CN109657589B

CN109657589B - Human interaction action-based experiencer action generation method

Info

Publication number: CN109657589B
Application number: CN201811511163.0A
Authority: CN
Inventors: 赵海英; 白旭; 刘菲; 李琼
Original assignee: Digital Television Technology Center Of Beijing Peony Electronics Group Co ltd
Current assignee: Digital Television Technology Center Of Beijing Peony Electronics Group Co ltd
Priority date: 2018-12-11
Filing date: 2018-12-11
Publication date: 2022-11-29
Anticipated expiration: 2038-12-11
Also published as: CN109657589A

Abstract

The invention relates to an experiencer action generating method based on human body interaction action, which comprises the following steps: collecting a proper amount of picture data sets with the actions of the experiencers, wherein the data sets generally have different actions of the experiencers, the wearing consistency is kept, and the data sets are preprocessed into data sets only existing in a single person of the experiencers; using an openposition algorithm to extract the actions of the experiencers in the images; matching the obtained action pictures of the experiencer with the original pictures one by one, and constructing a data set of the human body action and the real scene action of the experiencer; constructing a generation model from human body action to experiencer action by using a conditional generative confrontation network; after training, the dance videos of a plurality of styles are collected, human body actions in the dance videos are extracted, the extracted human body actions are used as input to be tested, and the experience person can experience the dancing pleasure of the user.

Description

Human interaction action-based experiencer action generation method

Technical Field

The invention relates to the technical field of computer image processing, in particular to a human interaction experiencer action generating method.

Background

With the continuous development of the computer field, the requirements of users on image and video processing technology are higher and higher, and the interactive dance action generation attracts many researchers as an entertainment mode and basic computer image processing work.
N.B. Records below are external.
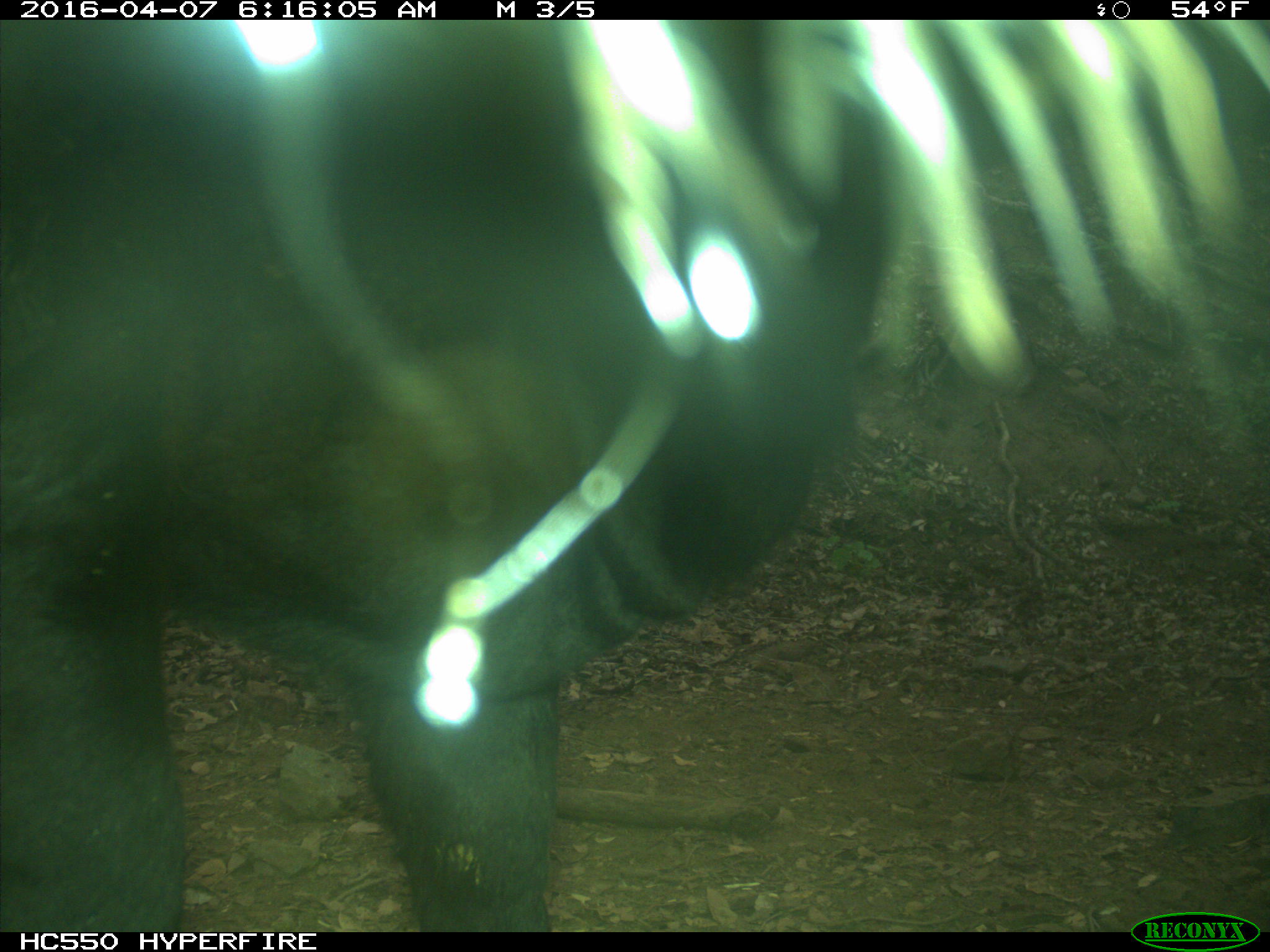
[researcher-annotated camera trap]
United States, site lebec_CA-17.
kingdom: Animalia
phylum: Chordata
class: Mammalia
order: Artiodactyla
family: Bovidae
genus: Bos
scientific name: Bos taurus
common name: domestic cow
Bos taurus (domestic cow).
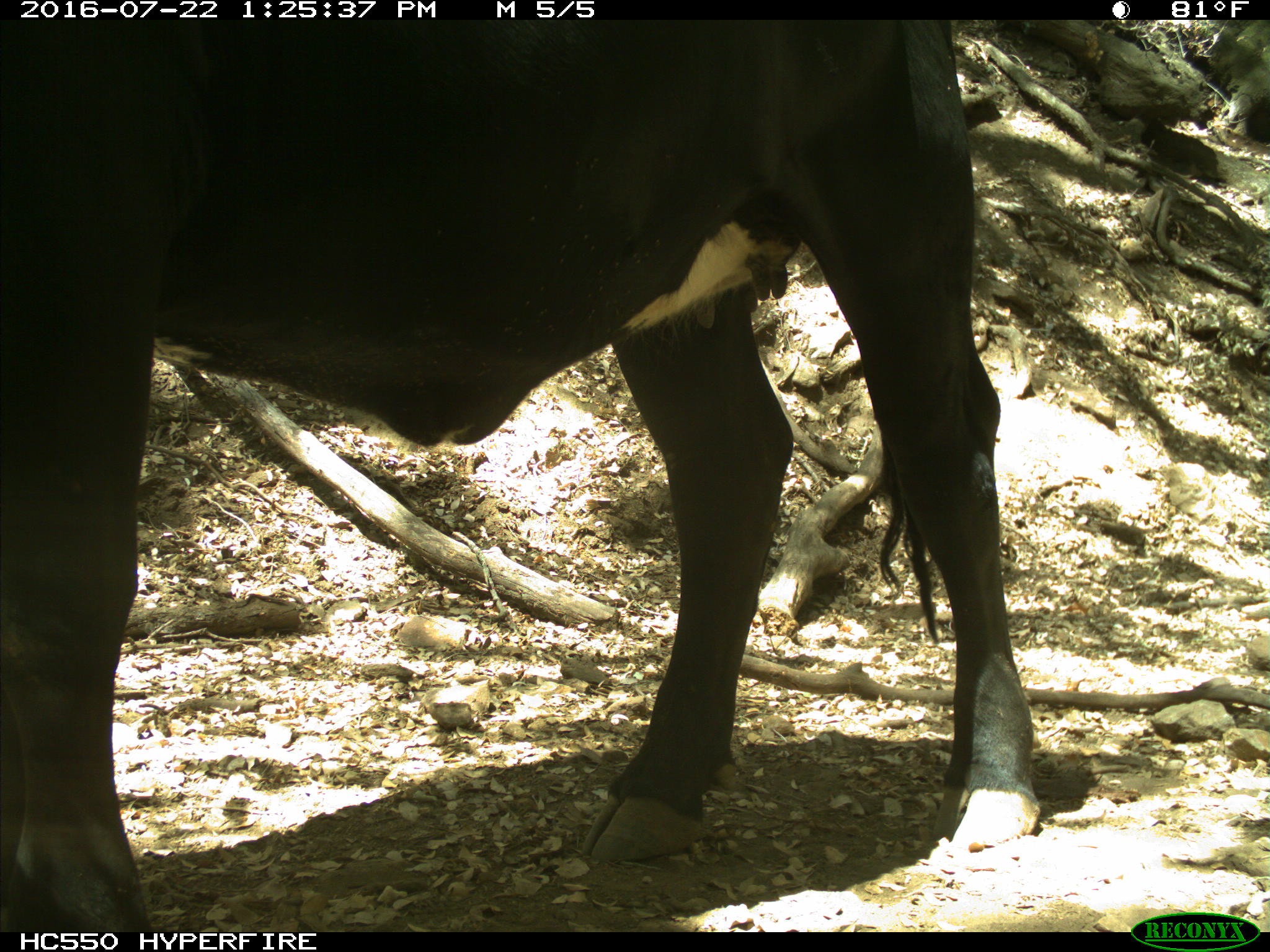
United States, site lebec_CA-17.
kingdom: Animalia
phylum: Chordata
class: Mammalia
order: Artiodactyla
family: Bovidae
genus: Bos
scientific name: Bos taurus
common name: domestic cow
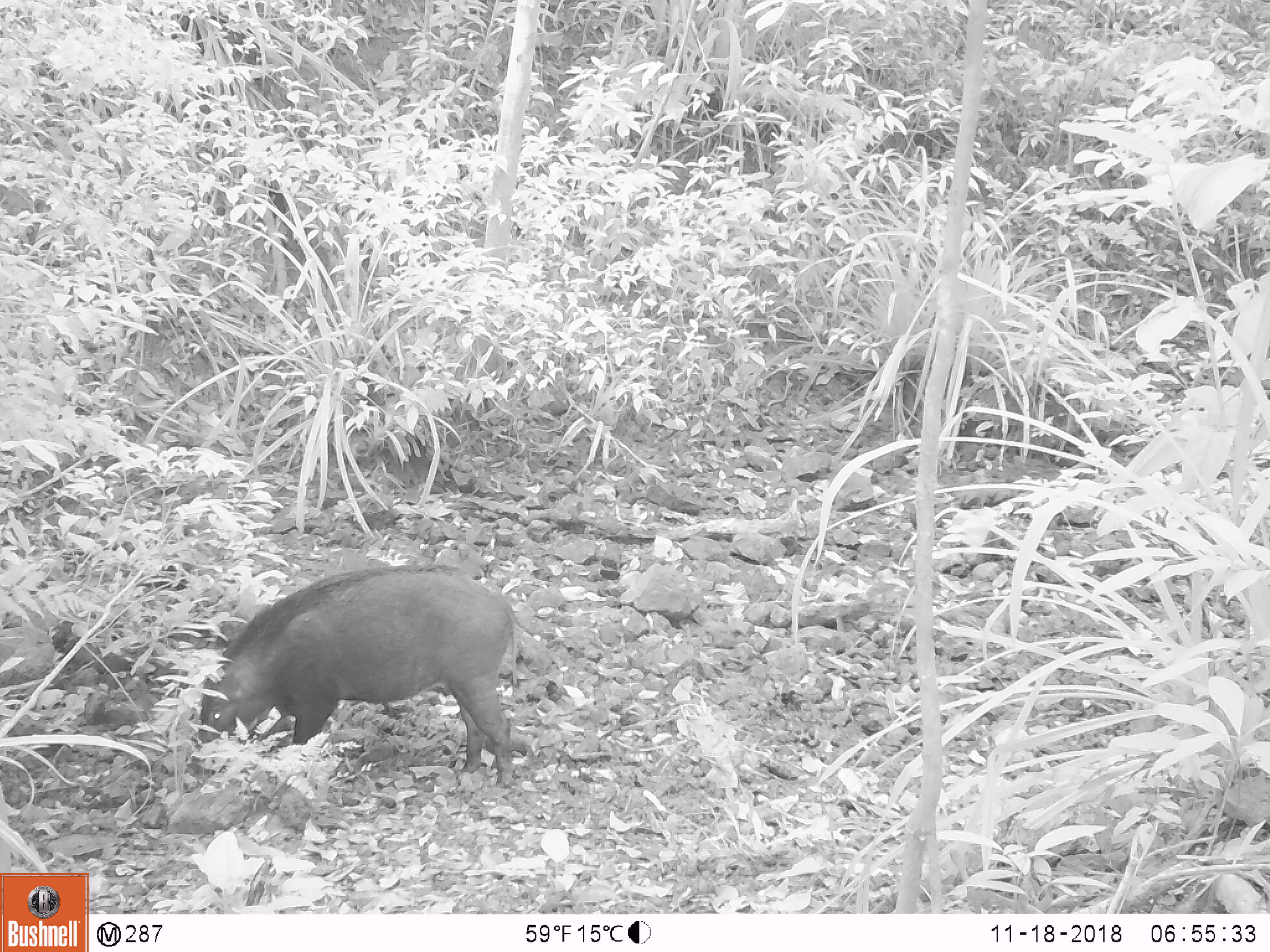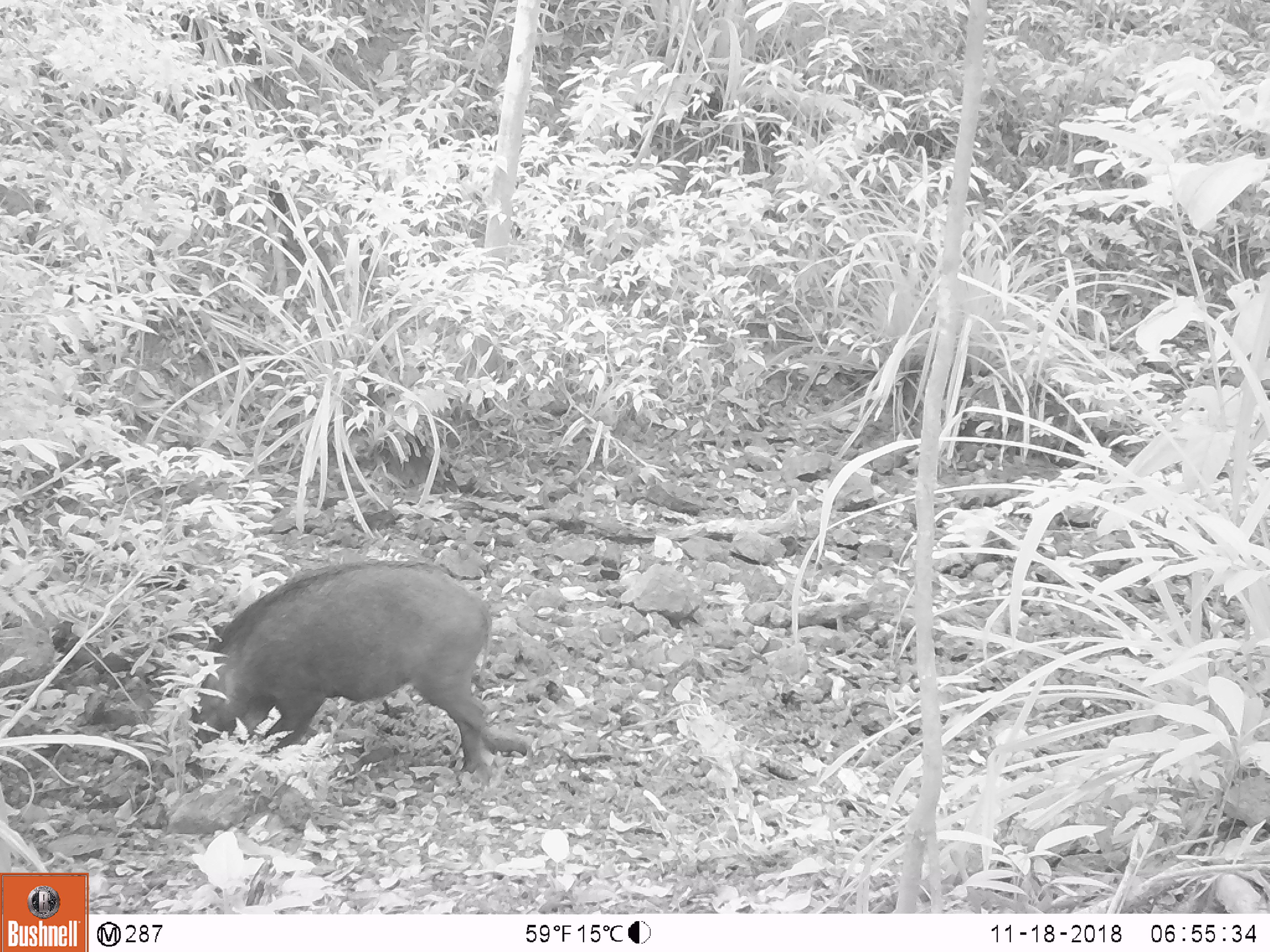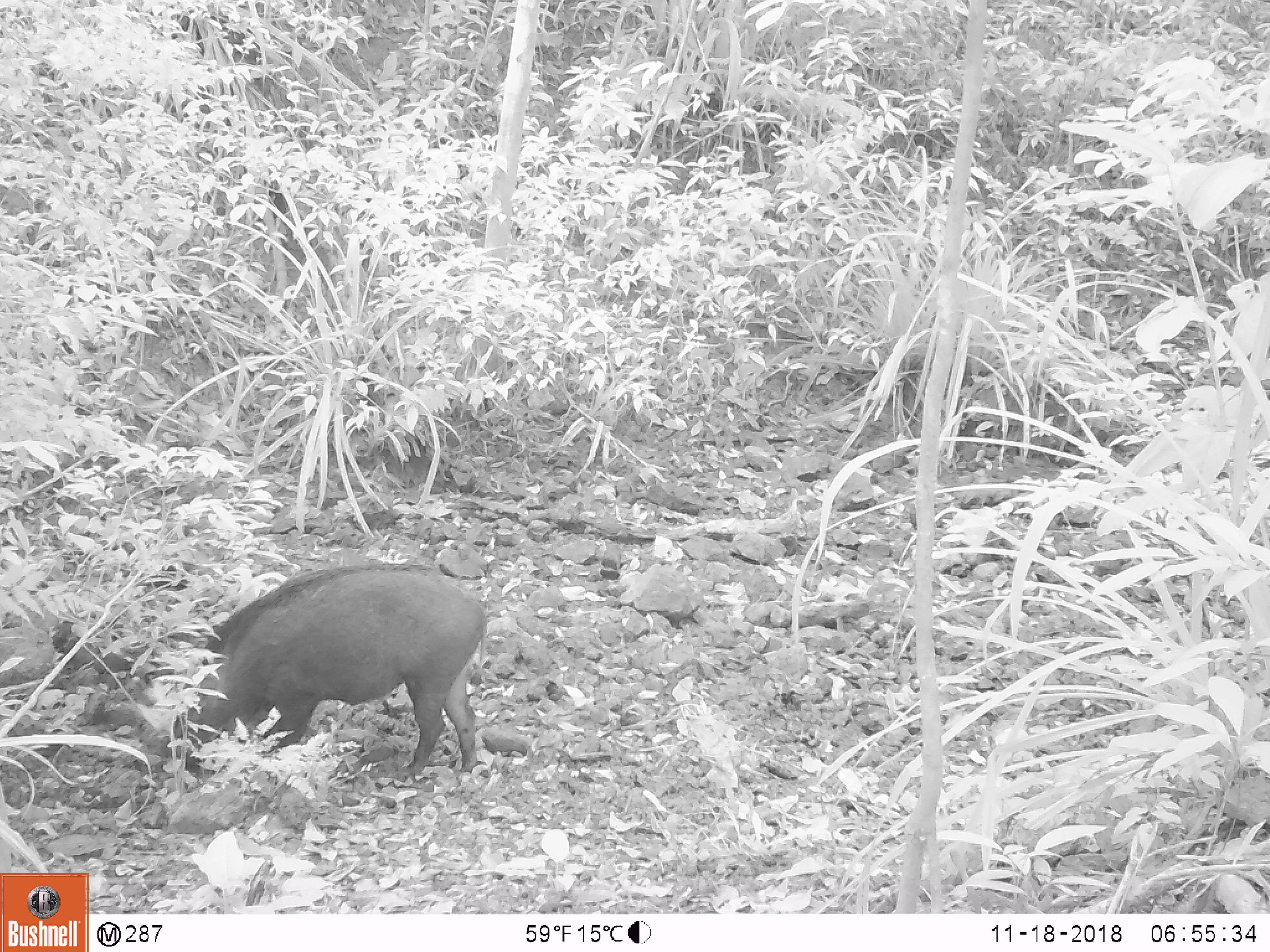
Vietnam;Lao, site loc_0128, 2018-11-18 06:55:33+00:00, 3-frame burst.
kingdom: Animalia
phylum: Chordata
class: Mammalia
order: Artiodactyla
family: Suidae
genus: Sus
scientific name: Sus scrofa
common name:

The action generation of the experiencer generally refers to that the actions can be transferred to the body of the experiencer through some specific actions and synthesized into a digital image, so that the experiencer can really feel some actions which the experiencer never experiences.

The invention discloses a method for translating a pix2pix image, which can translate most of structured image data, but easily causes the loss of structural details of unstructured image data.

Disclosure of Invention

The invention aims to provide a method and a device for generating actions of an experiencer of human body interactive actions, so that the experiencer can experience the fun of different virtual actions on the interactive design of the experiencer.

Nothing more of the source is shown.